── MATERIAL FOR THIS EXERCISE
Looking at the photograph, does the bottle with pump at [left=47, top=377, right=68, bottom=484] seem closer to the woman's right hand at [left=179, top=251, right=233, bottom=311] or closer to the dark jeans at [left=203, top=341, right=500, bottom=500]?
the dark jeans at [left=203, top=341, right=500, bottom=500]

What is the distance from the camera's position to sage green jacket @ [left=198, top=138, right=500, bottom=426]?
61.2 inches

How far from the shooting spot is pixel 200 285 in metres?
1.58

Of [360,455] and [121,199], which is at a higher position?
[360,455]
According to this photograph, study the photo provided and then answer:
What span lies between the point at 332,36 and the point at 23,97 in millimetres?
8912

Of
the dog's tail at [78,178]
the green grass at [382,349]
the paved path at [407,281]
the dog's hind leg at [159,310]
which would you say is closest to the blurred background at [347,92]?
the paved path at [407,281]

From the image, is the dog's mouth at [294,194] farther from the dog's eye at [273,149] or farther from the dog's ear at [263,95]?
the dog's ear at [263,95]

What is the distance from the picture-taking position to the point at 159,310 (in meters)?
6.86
────
TASK
Output every row above as a two-column CSV with the headers text and answer, one line per row. Put each field in double quotes and replace any line breaks inside it with spaces.

SOLUTION FOR THIS PROBLEM
text,answer
"Looking at the photograph, does the bottle with pump at [left=47, top=377, right=68, bottom=484] seem closer to the woman's right hand at [left=179, top=251, right=233, bottom=311] or closer to the dark jeans at [left=203, top=341, right=500, bottom=500]?","the dark jeans at [left=203, top=341, right=500, bottom=500]"
"What is the distance from the camera's position to sage green jacket @ [left=198, top=138, right=500, bottom=426]?","61.2 inches"
"How far from the shooting spot is pixel 200 285 in metres?","1.58"
"Of [360,455] and [121,199], which is at a higher position?","[360,455]"
"According to this photograph, study the photo provided and then answer: What span lies between the point at 332,36 and the point at 23,97 in millimetres?","8912"
"Of the dog's tail at [78,178] the green grass at [382,349] the paved path at [407,281] the dog's hind leg at [159,310] which would you say is closest to the blurred background at [347,92]?","the paved path at [407,281]"
"From the image, is the dog's mouth at [294,194] farther from the dog's eye at [273,149] or farther from the dog's ear at [263,95]?","the dog's ear at [263,95]"
"What is the distance from the picture-taking position to the point at 159,310 (in meters)?","6.86"